Ways for Teens to Make Money
As a teen, my favorite job was working at the local swimming pool. It was fun, relaxing and paid pretty well. I was lucky that my parents had forced years of swimming lessons on me, I was ready for the opportunity when it came my way. You can be ready for new opportunities, too. Focus on your interests and research the types of jobs you might want in the future. What skills do you need to work on to be ready when the time comes? Consider the following job ideas as you plan your job hunt:
- Traditional Teen Jobs. This can include all the traditional entry-level positions from working at the mall to delivering newspapers. You should also consider the amount of money you can make helping your neighbors with jobs like babysitting and lawn care. It is very hard to find people who are reliable and consistently perform high quality work. If you can prove yourself to your neighbors they will quickly spread the word to their friends and you'll find yourself with all the jobs you want and more.

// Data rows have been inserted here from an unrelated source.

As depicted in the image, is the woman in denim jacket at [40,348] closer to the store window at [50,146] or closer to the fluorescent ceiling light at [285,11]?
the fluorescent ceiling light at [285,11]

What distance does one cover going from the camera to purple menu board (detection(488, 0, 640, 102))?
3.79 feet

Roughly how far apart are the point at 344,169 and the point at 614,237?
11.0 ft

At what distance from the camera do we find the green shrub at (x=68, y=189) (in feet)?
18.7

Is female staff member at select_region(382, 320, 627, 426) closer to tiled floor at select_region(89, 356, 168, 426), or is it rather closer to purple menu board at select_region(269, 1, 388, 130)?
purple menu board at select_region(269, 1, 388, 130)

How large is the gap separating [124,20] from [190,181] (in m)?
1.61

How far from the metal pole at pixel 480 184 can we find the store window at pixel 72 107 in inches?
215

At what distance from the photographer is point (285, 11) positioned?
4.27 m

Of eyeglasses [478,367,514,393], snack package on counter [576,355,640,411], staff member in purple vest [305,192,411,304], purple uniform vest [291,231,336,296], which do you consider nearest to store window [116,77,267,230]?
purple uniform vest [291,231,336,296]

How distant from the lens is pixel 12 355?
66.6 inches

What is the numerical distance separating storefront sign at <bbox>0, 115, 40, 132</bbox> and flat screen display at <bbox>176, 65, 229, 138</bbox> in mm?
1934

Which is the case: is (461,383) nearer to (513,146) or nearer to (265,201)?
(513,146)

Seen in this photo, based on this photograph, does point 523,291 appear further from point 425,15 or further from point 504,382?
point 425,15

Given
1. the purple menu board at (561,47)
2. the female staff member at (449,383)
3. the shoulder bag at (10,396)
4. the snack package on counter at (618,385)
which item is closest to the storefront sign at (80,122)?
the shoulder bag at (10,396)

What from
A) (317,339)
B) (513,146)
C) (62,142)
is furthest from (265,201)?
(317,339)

- Online Teen Jobs. Online jobs are constantly growing and changing. You are living in an exciting time full of opportunities. Teens can get jobs answering surveys, writing articles, submitting videos and blogging and so much more. As a teen, you need to keep your safety in mind as you apply for job positions. Always have a parent or other trusted adult check out websites or job postings in the online classifieds. You should be cautious in handing out your address and other personal information.
- Additional Ideas. Business cards. I would never have considered getting business cards when I was a teen, but what a great idea. They're inexpensive and you can target your customers very quickly. Are you planning on babysitting this summer? Pass out your business cards at the local elementary school when the parents are arriving to pick up their children.
- Entrepreneurship. Now is the best time for you to try out new business ideas. Many successful businesses were started by young people, Facebook anyone?
After putting away a chunk of savings, look for ways to make your money grow. If you need the money for college in a few years, consider a high-yield savings account. If college is still four or five years away, you might consider saving some of the money in stocks or mutual funds.